Besides keeping deposition time as short as possible, toolmakers try to keep the coating temperature as low as possible to prevent the process from damaging the carbide substrate, such as by brittling it. However, he said too low of a temperature risks creating adhesion problems.

Rather than producing CVD-coated inserts at a temperature of 1,000 degrees C (1,832 F), which was typical in the past, Wilshire said CVD coatings generally are deposited using the medium-temperature CVD method in which the temperature ranges from about 700 to 950 C (1,292 to 1,742 F).

“Medium-temperature CVD is not going to leach the cobalt as badly,” he said.

Because carbide and coatings have different rates of thermal expansion and contraction, Wilshire said the CVD coatings deposited with the older, high-temperature CVD method tended to develop microcracks. MTCVD helps reduce or eliminate residual cracks in the coating.

“Playing with the coating thickness helps as well,” he said. “The thinner the coating, the less time you are spending in the chamber at the high temperature.”

However, Evans said CVD is not suitable for brazed products because the process still reaches a temperature that melts the brazing. In addition, he said Sandvik Coromant does not offer solid-carbide, round-shank tools with nondiamond CVD coatings because those tools are typically long and slender, especially small-diameter ones, and tend to experience shape deviation at CVD’s elevated temperatures, which is not an issue with PVD.

Crystal Control

To minimize stresses in the CVD alumina, or Al₂O₃, coating, Evans said Sandvik Coromant developed a technology called Inveio to control the orientation, or structure, of the crystals in the coating. With the technology, the crystals are arranged in a uniform direction that points toward the cutting edge in a tightly packed structure that improves coating strength and extends tool life 25% to 30%, according to the company. The inserts are aimed at cutting ISO P steel and are suitable for machining stainless steel and cast iron.

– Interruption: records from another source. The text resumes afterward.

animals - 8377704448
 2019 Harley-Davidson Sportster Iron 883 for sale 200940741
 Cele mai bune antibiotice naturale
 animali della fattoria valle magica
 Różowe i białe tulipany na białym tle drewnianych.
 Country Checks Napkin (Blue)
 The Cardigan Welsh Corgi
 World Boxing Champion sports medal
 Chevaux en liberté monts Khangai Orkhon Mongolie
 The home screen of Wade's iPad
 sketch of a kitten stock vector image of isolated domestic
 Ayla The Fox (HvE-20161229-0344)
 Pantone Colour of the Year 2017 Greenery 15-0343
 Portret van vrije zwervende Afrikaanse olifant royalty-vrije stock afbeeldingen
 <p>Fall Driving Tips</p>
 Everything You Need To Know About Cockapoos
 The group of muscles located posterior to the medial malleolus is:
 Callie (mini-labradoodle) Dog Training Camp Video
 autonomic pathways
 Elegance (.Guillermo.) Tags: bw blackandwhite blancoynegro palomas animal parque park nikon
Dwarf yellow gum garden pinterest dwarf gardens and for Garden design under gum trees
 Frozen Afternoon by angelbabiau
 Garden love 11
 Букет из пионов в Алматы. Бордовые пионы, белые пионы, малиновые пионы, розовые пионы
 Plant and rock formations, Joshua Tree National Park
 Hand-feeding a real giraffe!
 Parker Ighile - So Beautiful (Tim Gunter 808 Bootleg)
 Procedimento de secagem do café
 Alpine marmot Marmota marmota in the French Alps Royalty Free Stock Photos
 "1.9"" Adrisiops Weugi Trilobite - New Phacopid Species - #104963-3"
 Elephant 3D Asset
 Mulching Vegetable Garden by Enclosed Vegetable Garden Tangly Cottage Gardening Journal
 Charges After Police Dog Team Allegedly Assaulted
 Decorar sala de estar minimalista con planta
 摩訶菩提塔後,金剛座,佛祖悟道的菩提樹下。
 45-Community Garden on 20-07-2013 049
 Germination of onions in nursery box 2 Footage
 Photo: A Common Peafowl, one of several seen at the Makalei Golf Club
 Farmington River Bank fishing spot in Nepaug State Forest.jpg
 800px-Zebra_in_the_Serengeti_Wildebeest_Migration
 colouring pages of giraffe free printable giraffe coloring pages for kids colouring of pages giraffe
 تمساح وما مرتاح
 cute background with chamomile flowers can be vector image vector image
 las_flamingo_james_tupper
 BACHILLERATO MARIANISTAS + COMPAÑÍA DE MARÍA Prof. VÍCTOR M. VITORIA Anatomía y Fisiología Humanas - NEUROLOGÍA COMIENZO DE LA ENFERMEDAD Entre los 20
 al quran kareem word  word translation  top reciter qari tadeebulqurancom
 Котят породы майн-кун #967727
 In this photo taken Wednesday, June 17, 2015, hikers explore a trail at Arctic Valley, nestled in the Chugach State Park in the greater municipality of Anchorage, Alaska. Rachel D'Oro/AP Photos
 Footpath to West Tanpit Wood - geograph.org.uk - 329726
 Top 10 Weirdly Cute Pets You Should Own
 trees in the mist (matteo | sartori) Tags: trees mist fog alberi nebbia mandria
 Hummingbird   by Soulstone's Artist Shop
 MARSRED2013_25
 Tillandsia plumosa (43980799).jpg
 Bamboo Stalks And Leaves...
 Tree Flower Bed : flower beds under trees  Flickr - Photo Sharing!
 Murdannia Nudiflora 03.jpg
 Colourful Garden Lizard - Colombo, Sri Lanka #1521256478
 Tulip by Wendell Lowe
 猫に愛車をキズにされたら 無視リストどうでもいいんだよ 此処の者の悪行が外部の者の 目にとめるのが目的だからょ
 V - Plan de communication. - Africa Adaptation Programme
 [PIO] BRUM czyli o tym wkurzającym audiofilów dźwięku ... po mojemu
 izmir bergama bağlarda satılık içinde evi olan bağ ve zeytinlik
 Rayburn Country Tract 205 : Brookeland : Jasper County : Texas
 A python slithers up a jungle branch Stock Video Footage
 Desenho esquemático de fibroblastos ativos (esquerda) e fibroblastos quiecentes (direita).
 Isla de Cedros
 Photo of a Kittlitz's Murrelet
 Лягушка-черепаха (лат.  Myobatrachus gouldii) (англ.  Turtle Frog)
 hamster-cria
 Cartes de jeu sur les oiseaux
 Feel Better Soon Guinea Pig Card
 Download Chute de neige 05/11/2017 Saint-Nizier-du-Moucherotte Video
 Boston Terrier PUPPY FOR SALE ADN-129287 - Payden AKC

Kyocera Precision Tools takes a different approach to tightly controlling the fine-grain structure of its CVD coatings by “continually playing with the compositions of the gases as they are introduced” to the coating chamber, Wilshire explained.

The result is a TiCN layer with a strong columnar shape that’s perpendicular to the top surface of the insert, an alumina layer with tightly aligned small grains, and a top TiN coating where the small grain size enhances stability.

“The end goal is a finer-grain structure with a precise grain alignment to improve the wear resistance, rigidity and toughness of the coatings,” Wilshire said. “If a crack does start, it is more easily arrested instead of letting it run through the coating and down to the substrate itself.”

Areas of Application

Turning operations, in which an insert continuously cuts a workpiece material, enable CVD coatings to shine. Czettl said CVD-coated inserts are still dominant in turning because they effectively resist abrasion and wear and have a high level of hot hardness to combat carbide’s worst enemy: high temperature.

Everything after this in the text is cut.